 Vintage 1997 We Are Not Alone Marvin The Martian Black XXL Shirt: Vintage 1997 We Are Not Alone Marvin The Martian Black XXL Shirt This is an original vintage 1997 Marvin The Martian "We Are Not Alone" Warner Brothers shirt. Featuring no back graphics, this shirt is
- - - - -
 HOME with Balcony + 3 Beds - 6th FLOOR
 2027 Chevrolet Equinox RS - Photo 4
- - - - -
Activity. Begin with the line that has "HOME with Balcony + 3 Beds - 6th FLOOR" in the listing above and end after the line that has "2027 Chevrolet Equinox RS - Photo 4"; output those lines exactly.

Exercise answer.
 HOME with Balcony + 3 Beds - 6th FLOOR
 2027 Chevrolet Equinox RS - Photo 4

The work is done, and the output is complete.